### The request
Copy out the records word for word, from the line holding "Comparing (379,401) to" through the end of the records, both included.

### The data
────────────────

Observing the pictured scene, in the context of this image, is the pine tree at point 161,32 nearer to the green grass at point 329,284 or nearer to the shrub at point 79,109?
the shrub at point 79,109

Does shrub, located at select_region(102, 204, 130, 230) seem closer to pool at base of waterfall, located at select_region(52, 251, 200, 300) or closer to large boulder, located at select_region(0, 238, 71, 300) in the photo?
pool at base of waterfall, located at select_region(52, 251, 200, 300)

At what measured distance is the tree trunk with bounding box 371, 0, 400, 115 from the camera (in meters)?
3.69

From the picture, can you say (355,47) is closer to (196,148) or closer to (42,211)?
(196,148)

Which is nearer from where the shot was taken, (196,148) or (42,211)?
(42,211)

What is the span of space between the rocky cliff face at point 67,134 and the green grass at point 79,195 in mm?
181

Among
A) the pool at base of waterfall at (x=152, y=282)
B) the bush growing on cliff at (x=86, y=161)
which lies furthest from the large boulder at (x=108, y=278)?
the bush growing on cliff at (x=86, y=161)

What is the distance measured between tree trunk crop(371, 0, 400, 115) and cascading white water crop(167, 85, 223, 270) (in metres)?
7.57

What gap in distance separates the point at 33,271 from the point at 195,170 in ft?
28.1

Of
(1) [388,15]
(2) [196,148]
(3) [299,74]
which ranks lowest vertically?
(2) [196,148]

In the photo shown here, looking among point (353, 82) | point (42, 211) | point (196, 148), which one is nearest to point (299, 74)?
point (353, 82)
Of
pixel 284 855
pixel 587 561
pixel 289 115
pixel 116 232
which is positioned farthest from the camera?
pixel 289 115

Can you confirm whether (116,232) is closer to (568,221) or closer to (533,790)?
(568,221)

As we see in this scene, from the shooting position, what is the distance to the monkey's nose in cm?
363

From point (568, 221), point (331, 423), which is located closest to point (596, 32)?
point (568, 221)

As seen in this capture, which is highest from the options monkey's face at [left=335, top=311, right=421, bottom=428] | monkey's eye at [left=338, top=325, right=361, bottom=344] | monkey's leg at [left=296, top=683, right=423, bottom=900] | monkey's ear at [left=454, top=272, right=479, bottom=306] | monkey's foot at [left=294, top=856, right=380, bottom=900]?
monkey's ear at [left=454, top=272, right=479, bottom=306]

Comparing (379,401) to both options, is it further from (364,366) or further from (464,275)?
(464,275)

────────────────

### Task output
Comparing (379,401) to both options, is it further from (364,366) or further from (464,275)?
(464,275)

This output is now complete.